Los trabajadores del Cobaej siguen quejándose del trato despótico y de la ineficiencia de sus directivos, y eso que ya no lo dirige José Antonio Cabello Gil. Ahora, bajo el mando del priista Álvaro Valencia Abundis, se hicieron despidos sin justificación ni la indemnización correspondiente.

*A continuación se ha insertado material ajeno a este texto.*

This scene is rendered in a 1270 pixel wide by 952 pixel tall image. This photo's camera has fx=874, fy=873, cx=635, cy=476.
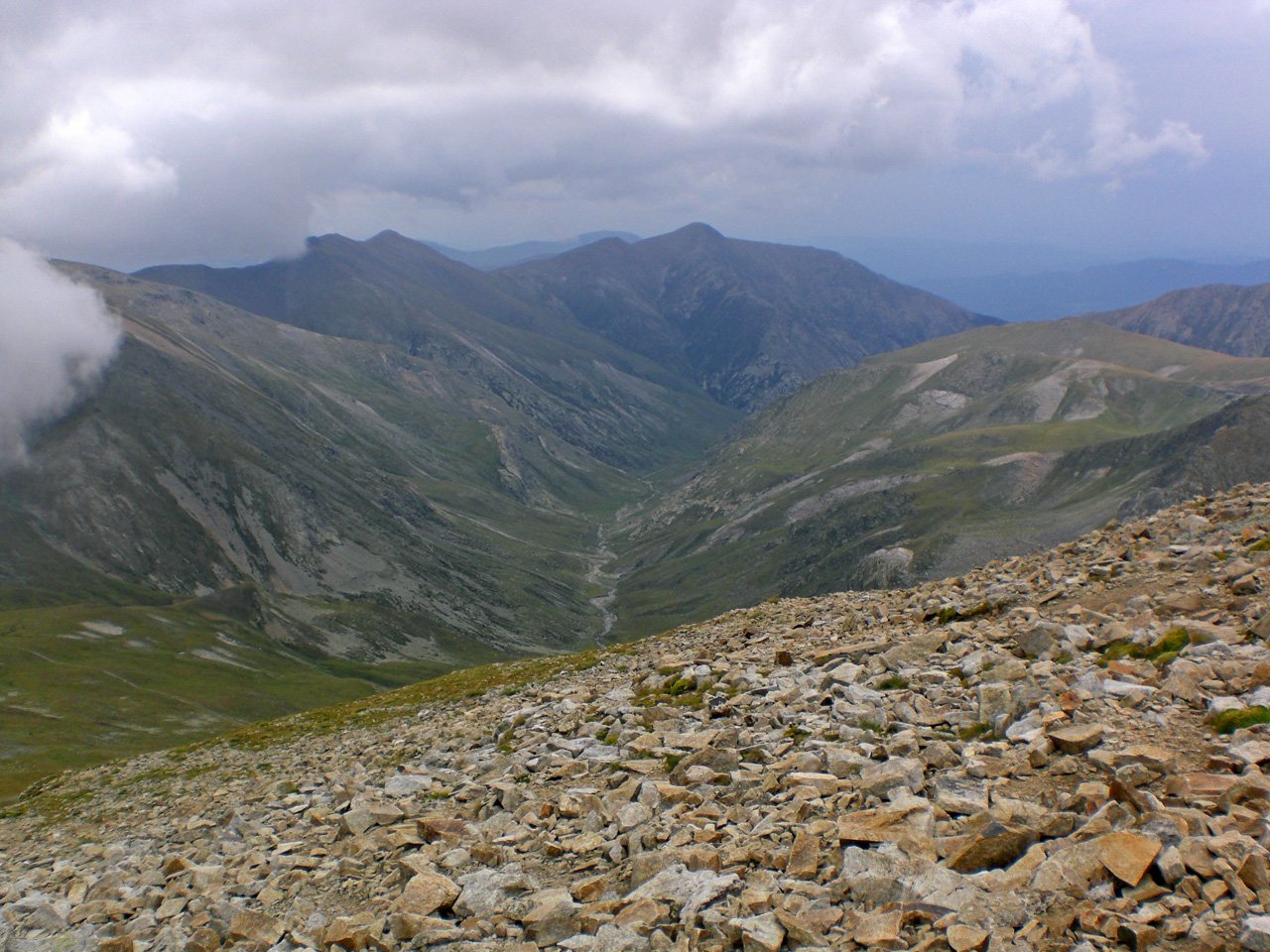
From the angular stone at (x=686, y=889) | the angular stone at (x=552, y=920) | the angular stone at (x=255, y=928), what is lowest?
the angular stone at (x=255, y=928)

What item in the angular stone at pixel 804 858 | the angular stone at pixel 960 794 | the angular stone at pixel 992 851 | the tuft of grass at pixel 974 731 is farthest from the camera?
the tuft of grass at pixel 974 731

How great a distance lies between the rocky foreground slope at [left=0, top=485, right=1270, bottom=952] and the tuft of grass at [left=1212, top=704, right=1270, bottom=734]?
0.13 ft

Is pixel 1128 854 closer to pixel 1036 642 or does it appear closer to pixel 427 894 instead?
pixel 427 894

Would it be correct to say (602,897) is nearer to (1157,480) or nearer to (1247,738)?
(1247,738)

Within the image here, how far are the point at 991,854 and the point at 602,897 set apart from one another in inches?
246

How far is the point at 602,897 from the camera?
48.1ft

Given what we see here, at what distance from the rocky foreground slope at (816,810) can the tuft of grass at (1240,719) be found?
0.04m

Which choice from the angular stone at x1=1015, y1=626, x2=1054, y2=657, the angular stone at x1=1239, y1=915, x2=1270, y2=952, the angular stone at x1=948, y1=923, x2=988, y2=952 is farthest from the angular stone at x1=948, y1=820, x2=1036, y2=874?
the angular stone at x1=1015, y1=626, x2=1054, y2=657

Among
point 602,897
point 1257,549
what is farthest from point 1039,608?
point 602,897

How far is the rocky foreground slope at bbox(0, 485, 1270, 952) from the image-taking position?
1177 centimetres

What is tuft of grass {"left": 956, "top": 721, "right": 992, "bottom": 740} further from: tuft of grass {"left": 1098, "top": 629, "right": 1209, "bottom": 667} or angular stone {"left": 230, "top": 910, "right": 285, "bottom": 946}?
angular stone {"left": 230, "top": 910, "right": 285, "bottom": 946}

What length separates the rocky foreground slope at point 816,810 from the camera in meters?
11.8

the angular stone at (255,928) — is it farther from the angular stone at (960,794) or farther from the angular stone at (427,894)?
the angular stone at (960,794)

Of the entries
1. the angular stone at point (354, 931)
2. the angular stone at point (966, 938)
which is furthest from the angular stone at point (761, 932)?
the angular stone at point (354, 931)
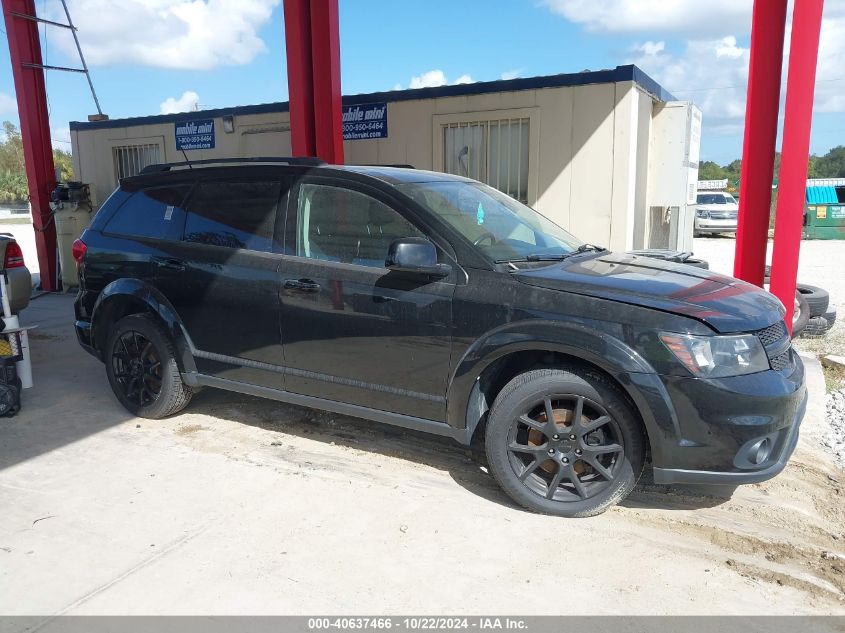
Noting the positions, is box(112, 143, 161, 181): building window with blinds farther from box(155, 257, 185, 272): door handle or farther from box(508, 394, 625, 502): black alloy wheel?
box(508, 394, 625, 502): black alloy wheel

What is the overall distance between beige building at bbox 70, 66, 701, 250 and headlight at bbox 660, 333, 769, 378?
4743 mm

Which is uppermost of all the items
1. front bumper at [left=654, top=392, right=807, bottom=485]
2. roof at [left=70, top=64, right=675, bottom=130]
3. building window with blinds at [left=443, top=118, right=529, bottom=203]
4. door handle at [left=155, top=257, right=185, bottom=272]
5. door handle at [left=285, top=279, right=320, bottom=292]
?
roof at [left=70, top=64, right=675, bottom=130]

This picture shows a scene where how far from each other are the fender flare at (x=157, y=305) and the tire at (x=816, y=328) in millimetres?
6643

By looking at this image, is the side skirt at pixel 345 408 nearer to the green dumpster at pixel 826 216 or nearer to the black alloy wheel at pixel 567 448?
the black alloy wheel at pixel 567 448

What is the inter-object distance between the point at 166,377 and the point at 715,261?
14.5 m

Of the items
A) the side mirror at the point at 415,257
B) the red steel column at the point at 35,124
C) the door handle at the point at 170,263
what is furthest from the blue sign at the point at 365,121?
the side mirror at the point at 415,257

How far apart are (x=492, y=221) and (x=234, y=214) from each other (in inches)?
68.0

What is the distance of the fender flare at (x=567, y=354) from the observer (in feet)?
10.6

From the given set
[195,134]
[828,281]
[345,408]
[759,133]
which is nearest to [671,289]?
[345,408]

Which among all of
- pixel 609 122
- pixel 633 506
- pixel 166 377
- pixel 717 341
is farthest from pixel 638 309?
pixel 609 122

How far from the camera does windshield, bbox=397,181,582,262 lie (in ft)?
12.8

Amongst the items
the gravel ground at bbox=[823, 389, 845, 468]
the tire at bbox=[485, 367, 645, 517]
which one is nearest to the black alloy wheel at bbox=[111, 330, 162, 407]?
the tire at bbox=[485, 367, 645, 517]

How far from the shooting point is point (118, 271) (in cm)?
496
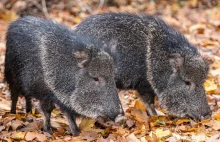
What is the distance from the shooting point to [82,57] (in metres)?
5.21

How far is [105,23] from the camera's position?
6.24 m

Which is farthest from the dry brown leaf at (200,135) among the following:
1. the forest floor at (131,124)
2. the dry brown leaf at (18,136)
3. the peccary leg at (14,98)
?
the peccary leg at (14,98)

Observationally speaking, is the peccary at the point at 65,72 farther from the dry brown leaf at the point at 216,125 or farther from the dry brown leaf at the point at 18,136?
the dry brown leaf at the point at 216,125

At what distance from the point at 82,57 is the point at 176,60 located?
131 centimetres

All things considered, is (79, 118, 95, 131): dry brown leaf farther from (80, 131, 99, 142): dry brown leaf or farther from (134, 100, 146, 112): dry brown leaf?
(134, 100, 146, 112): dry brown leaf

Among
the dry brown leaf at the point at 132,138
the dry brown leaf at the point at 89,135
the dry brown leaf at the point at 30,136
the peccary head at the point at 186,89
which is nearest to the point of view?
the dry brown leaf at the point at 132,138

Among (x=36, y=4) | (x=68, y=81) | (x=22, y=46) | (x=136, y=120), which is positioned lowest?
(x=136, y=120)

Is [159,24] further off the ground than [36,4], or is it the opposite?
[36,4]

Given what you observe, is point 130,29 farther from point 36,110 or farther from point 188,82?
point 36,110

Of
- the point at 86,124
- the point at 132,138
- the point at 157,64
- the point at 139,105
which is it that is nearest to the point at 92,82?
the point at 86,124

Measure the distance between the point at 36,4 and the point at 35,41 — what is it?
19.3 ft

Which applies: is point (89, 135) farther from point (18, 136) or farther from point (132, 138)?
Result: point (18, 136)

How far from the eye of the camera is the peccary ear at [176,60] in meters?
5.91

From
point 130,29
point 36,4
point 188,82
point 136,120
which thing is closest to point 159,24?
point 130,29
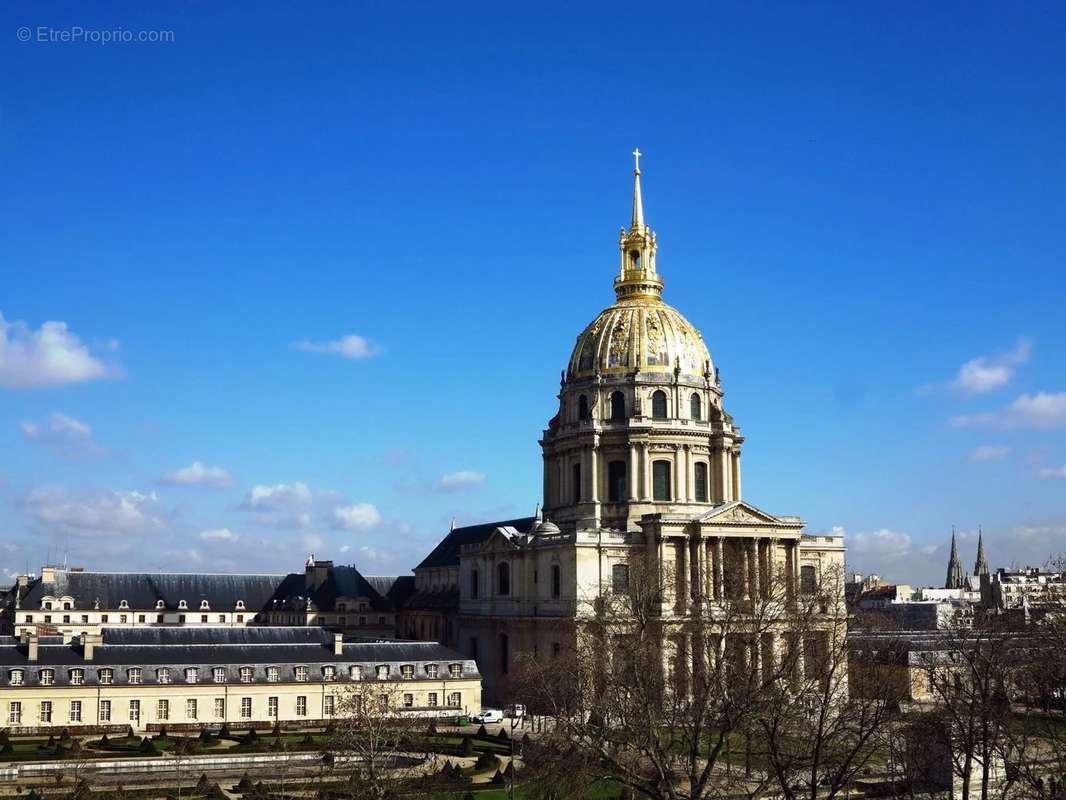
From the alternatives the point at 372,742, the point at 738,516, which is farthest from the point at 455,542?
the point at 372,742

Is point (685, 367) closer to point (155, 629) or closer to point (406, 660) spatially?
point (406, 660)

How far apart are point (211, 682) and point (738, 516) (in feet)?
119

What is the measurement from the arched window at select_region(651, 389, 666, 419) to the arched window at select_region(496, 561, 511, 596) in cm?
1549

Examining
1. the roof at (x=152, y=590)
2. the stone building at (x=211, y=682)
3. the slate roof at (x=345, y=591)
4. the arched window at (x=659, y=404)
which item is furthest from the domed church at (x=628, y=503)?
the roof at (x=152, y=590)

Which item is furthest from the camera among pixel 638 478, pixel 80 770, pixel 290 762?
pixel 638 478

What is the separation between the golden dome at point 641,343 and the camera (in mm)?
94375

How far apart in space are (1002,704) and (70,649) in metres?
51.3

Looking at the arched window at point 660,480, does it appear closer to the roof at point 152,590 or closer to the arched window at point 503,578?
the arched window at point 503,578

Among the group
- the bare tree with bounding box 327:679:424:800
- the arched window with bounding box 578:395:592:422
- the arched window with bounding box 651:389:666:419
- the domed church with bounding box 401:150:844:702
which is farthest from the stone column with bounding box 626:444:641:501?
the bare tree with bounding box 327:679:424:800

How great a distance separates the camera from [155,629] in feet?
271

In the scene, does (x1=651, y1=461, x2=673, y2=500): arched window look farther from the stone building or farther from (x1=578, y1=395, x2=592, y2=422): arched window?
the stone building

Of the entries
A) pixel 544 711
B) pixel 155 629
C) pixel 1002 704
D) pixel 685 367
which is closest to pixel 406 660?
pixel 544 711

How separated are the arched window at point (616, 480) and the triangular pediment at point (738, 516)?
8098mm

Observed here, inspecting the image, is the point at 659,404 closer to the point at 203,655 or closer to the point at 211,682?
the point at 203,655
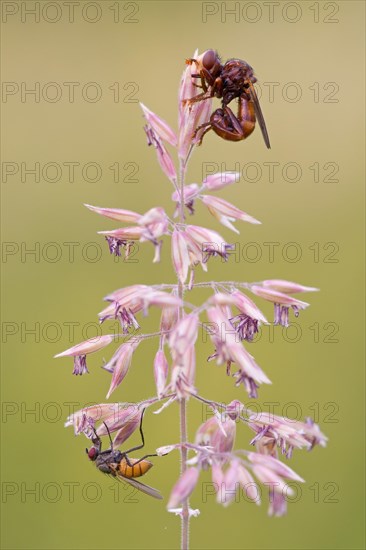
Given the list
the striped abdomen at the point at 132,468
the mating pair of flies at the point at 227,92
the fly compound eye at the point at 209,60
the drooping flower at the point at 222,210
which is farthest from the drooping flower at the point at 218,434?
the fly compound eye at the point at 209,60

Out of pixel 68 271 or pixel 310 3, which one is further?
pixel 310 3

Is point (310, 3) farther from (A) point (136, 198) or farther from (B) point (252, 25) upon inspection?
(A) point (136, 198)

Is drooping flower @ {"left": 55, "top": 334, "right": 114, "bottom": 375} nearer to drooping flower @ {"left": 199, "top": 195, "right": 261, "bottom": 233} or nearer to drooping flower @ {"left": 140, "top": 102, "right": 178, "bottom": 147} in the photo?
drooping flower @ {"left": 199, "top": 195, "right": 261, "bottom": 233}

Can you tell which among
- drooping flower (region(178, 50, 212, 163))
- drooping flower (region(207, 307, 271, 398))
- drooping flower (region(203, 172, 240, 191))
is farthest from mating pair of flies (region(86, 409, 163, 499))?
drooping flower (region(178, 50, 212, 163))

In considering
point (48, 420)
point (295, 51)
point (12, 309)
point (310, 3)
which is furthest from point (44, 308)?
point (310, 3)

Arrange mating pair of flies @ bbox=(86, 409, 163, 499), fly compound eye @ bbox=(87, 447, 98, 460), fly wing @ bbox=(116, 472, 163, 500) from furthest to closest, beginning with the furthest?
fly compound eye @ bbox=(87, 447, 98, 460), mating pair of flies @ bbox=(86, 409, 163, 499), fly wing @ bbox=(116, 472, 163, 500)

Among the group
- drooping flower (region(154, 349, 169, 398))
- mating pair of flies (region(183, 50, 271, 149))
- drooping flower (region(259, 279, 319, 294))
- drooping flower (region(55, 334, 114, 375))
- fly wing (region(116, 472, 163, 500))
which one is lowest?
fly wing (region(116, 472, 163, 500))
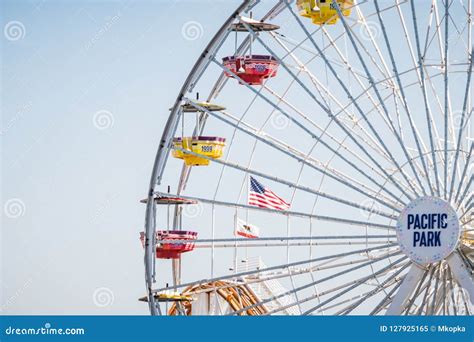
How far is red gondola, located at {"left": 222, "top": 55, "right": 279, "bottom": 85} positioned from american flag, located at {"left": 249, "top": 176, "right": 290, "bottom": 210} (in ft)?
7.05

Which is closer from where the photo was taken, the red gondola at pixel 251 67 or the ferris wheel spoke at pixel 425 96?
the ferris wheel spoke at pixel 425 96

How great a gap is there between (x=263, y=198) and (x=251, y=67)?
A: 9.31 ft

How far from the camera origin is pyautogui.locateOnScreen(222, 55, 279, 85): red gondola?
42938mm

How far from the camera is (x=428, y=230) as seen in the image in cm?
3844

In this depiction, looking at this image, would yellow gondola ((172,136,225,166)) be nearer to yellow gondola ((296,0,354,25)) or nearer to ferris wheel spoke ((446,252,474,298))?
yellow gondola ((296,0,354,25))

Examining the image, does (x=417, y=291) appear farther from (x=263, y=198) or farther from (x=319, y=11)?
(x=319, y=11)

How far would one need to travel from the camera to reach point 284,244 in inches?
1665

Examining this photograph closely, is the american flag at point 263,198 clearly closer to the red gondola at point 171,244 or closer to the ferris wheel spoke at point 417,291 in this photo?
the red gondola at point 171,244

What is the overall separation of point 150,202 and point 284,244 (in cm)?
294

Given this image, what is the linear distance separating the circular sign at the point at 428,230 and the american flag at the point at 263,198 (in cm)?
439

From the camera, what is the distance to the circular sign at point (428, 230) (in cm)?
3806

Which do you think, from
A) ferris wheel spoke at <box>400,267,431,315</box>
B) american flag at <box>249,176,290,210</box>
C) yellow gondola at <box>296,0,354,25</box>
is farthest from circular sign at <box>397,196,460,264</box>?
yellow gondola at <box>296,0,354,25</box>

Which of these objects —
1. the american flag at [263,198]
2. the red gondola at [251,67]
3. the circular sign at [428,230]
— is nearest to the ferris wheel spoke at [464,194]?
the circular sign at [428,230]
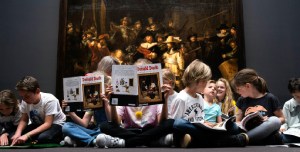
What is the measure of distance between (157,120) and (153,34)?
377cm

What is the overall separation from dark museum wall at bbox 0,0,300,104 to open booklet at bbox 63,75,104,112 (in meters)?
3.46

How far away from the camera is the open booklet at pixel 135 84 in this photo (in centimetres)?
437

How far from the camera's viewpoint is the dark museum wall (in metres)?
8.24

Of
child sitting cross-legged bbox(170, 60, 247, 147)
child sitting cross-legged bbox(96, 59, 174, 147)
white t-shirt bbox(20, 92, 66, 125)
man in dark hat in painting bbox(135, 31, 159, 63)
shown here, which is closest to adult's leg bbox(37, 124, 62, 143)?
white t-shirt bbox(20, 92, 66, 125)

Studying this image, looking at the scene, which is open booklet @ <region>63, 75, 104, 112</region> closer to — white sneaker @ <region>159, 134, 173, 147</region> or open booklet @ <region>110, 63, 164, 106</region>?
open booklet @ <region>110, 63, 164, 106</region>

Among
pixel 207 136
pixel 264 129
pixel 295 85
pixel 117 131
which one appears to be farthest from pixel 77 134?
pixel 295 85

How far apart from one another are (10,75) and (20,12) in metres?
1.42

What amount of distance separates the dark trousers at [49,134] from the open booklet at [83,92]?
53 centimetres

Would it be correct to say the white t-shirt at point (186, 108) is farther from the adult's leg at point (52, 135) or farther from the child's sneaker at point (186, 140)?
the adult's leg at point (52, 135)

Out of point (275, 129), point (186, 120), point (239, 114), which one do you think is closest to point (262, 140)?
point (275, 129)

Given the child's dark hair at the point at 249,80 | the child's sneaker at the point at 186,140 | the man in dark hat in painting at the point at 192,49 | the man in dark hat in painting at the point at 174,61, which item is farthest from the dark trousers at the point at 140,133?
the man in dark hat in painting at the point at 192,49

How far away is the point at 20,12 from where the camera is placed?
8.51m

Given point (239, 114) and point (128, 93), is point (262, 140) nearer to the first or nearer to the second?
point (239, 114)

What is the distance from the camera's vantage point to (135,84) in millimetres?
4406
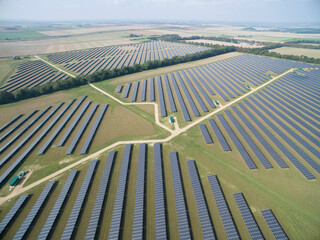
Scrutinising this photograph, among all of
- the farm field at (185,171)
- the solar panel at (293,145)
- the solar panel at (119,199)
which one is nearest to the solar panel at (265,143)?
the farm field at (185,171)

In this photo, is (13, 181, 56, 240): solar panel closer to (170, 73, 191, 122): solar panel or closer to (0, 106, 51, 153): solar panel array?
(0, 106, 51, 153): solar panel array

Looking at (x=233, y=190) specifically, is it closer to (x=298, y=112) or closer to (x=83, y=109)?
(x=298, y=112)

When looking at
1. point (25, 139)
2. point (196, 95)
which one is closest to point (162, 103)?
point (196, 95)

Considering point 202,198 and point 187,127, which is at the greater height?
point 187,127

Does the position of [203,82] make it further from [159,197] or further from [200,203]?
[159,197]

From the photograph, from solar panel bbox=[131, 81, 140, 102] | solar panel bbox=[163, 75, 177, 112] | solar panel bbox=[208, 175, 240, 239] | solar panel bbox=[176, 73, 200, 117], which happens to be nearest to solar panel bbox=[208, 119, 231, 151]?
solar panel bbox=[176, 73, 200, 117]

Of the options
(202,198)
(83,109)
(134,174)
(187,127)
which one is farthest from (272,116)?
(83,109)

Peor aún: el director jurídico del colegio, Abel Navarro, expulsó a golpes a un excoordinador de zona que le ganó un litigio.
El día que la Junta de Conciliación y Arbitraje ordenó la reinstalación de Miguel Ángel Juárez Tello como coordinador de zona en el Colegio de Bachilleres del Estado de Jalisco (Cobaej), el director jurídico de este organismo, Abel Navarro Mercado, lo sacó a golpes; quedó lesionado del cuello y la espalda.
El afectado dice que Navarro esperó a que estuviera solo en la oficina que alguna vez le fue asignada, y cuando se disponía a conectar su equipo de cómputo para imprimir unos documentos comenzó a agredirlo.
Primero, Navarro le pidió con señas que se retirara, pero como Juárez Tello no entendió lo que quería decirle, el directivo se le fue encima golpeándolo con el puño. El empleado dice que previamente hubo un forcejeo porque el funcionario trató de quitarle su celular, tal vez para evitar que lo grabara.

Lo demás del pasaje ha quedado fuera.